TEXTO DE LECTURA:
• • •

Jun 3, 2017

Los 4400 (2004-2007) - René Echevarría, Scott Peters


Los “4400” es una serie de ciencia ficción creada por Scott Peters y René Echevarria. Ambos  guionistas televisivos dedicados anterior y posteriormente a la finalización de los “4400”, al género de la ciencia ficción. Peters fue uno de los iniciadores del remake de “V”  (2009-2011). Echevarria viene de una larga tradición avocada al género. En los noventas como guionista de “Star Trek”, a principios del dos mil  hizo algunos trabajos en “Dark Angel”, y posterior a los “4400” en “Médium” (2005-2008).

Los “4400” fue emitida desde el 2004 al 2007. Cuatro temporadas. La primera de seis capítulos y las restantes de trece capítulos cada una. La serie retoma la desaparición de 4400 personas en distintos años y espacios y su devolución al presente como si nada hubiese cambiado, como si todo aquel tiempo faltante hubiese sido un abrir y cerrar de ojos para los desaparecidos. Todo parecería marchar más o menos bien hasta que los abducidos comienzan a desarrollar habilidades sobrenaturales en base a una mayor utilización de las potencias de los hemisferios cerebrales. Las nuevas facultades sobrehumanas tampoco son muy innovadoras.  Las mismas de siempre: telequinesis, sanadores, todos los poderes avocados a las neurociencias, camaleones, viajes en el tiempo, premoniciones,  etc. Estas habilidades –que siempre tienden a una lucha maniquea– imponen la necesaria participación del gobierno y sus fuerzas policíacas. En este caso NTAC, donde se focaliza en dos de sus agentes. Jacqueline McKenzie haciendo de Diana Skouris, y Joel Gretsch interpretando a Tom Baldwin. Ambos actores con experiencia en series de investigación policial, ya sea en “CSI” o “La ley y el orden”; y Gretsch también protagonistas de la mini-serie “Taken” presentada por Steven Spielberg en el 2002. La temática alienígena no es extraña a Gretsch, quizás por eso la primera temporada decepciona tanto. Hay múltiples indicios que juegan con la abducción alienígena, con la vida en otro planeta y su interacción enigmática con la Tierra; sin embargo, una revelación  final nos aclara que los 4400 fueron abducidos por hombres del futuro para evitar una catástrofe inmediata cercana al apocalipsis. La guerra del futuro se va a luchar en el pasado. Ese es el log-line con el que la serie intenta ser creativa. No es necesario aclarar que este tipo de argumentos  están repetidos hasta el hartazgo en la historia del cine, en la historia de la ciencia ficción y explotados a gran escala en la actualidad televisiva. Más allá de la reiteración argumental, este cambio brusco en la tensión dramática se torna decepcionante, farsante y cobarde.

• • •

DATOS EXTRAÍDOS:

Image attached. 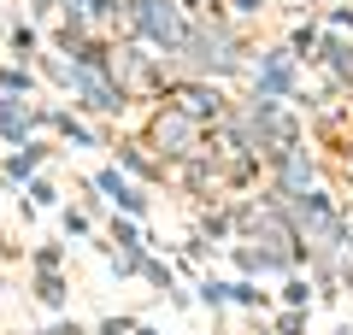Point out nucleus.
Segmentation results:
<instances>
[{"mask_svg":"<svg viewBox=\"0 0 353 335\" xmlns=\"http://www.w3.org/2000/svg\"><path fill=\"white\" fill-rule=\"evenodd\" d=\"M36 118H41V112L18 106L12 94H0V136H6V141H24L30 130H36Z\"/></svg>","mask_w":353,"mask_h":335,"instance_id":"nucleus-1","label":"nucleus"},{"mask_svg":"<svg viewBox=\"0 0 353 335\" xmlns=\"http://www.w3.org/2000/svg\"><path fill=\"white\" fill-rule=\"evenodd\" d=\"M36 300H41V306H65V283L53 271H41L36 276Z\"/></svg>","mask_w":353,"mask_h":335,"instance_id":"nucleus-2","label":"nucleus"},{"mask_svg":"<svg viewBox=\"0 0 353 335\" xmlns=\"http://www.w3.org/2000/svg\"><path fill=\"white\" fill-rule=\"evenodd\" d=\"M36 165H41V148H24V153H18V159H12V176H24V171H36Z\"/></svg>","mask_w":353,"mask_h":335,"instance_id":"nucleus-3","label":"nucleus"}]
</instances>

• • •

DESCRIPCIÓN DE LA TAREA: Enumere todos los títulos de series de televisión distintas de «Los 4400» que se mencionan en la reseña sobre Los 4400.

RESPUESTA DEL EJERCICIO:
- «V»
- «Star Trek»
- «Dark Angel»
- «Médium»
- «CSI»
- «La ley y el orden»
- «Taken»